[Extracted information start]

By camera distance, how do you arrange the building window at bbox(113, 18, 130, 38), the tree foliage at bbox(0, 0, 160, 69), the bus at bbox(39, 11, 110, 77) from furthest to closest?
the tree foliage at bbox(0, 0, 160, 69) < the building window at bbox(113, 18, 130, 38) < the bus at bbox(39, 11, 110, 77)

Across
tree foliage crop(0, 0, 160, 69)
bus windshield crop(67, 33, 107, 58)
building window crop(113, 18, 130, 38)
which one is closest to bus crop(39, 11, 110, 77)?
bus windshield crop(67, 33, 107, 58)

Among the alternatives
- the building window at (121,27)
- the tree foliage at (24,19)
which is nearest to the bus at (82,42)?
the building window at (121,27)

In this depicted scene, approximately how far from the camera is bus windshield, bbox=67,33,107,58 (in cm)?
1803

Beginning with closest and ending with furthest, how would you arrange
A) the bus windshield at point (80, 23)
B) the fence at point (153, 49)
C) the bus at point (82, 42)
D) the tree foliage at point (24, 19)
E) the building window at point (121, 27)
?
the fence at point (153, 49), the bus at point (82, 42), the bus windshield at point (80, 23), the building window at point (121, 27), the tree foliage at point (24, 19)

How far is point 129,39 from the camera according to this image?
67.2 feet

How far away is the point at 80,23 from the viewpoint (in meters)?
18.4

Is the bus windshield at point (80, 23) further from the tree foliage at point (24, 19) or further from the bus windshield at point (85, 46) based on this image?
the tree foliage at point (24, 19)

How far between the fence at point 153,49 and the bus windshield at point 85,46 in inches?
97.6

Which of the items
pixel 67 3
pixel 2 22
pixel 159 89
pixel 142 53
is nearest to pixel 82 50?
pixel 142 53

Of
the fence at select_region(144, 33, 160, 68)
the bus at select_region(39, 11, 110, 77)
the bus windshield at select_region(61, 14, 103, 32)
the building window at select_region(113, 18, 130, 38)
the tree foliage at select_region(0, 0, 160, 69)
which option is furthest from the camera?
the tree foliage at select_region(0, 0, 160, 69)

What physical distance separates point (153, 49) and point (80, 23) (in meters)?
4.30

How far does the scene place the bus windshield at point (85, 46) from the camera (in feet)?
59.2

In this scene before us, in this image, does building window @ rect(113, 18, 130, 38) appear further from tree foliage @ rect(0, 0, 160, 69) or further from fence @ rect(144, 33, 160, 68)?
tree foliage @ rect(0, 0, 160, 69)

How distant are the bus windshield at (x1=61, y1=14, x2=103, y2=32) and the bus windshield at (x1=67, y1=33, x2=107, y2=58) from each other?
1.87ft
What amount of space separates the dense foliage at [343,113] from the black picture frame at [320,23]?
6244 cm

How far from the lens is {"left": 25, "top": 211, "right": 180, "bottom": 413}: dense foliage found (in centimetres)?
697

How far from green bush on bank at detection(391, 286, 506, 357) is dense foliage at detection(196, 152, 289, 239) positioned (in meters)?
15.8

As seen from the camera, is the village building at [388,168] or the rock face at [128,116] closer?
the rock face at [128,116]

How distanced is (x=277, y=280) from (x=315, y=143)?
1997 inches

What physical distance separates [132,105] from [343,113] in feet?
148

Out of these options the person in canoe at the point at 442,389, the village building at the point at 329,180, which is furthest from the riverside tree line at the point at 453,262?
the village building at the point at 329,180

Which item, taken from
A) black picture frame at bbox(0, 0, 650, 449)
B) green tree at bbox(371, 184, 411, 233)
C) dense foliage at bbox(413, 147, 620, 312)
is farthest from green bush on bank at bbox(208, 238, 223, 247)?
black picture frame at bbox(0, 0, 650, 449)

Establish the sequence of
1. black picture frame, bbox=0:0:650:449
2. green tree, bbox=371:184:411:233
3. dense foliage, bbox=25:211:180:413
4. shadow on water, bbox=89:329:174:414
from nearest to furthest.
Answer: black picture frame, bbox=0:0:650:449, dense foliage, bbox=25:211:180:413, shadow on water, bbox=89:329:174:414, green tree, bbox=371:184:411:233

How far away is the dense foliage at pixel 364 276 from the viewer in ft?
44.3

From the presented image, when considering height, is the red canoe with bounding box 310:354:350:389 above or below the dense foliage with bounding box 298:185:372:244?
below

[Extracted information end]

## Task instructions
Gather every line in the data above that contains the word "canoe".

## Written answer
Out of these options the person in canoe at the point at 442,389, the village building at the point at 329,180, which is furthest from the riverside tree line at the point at 453,262?
From the presented image, when considering height, is the red canoe with bounding box 310:354:350:389 above or below the dense foliage with bounding box 298:185:372:244?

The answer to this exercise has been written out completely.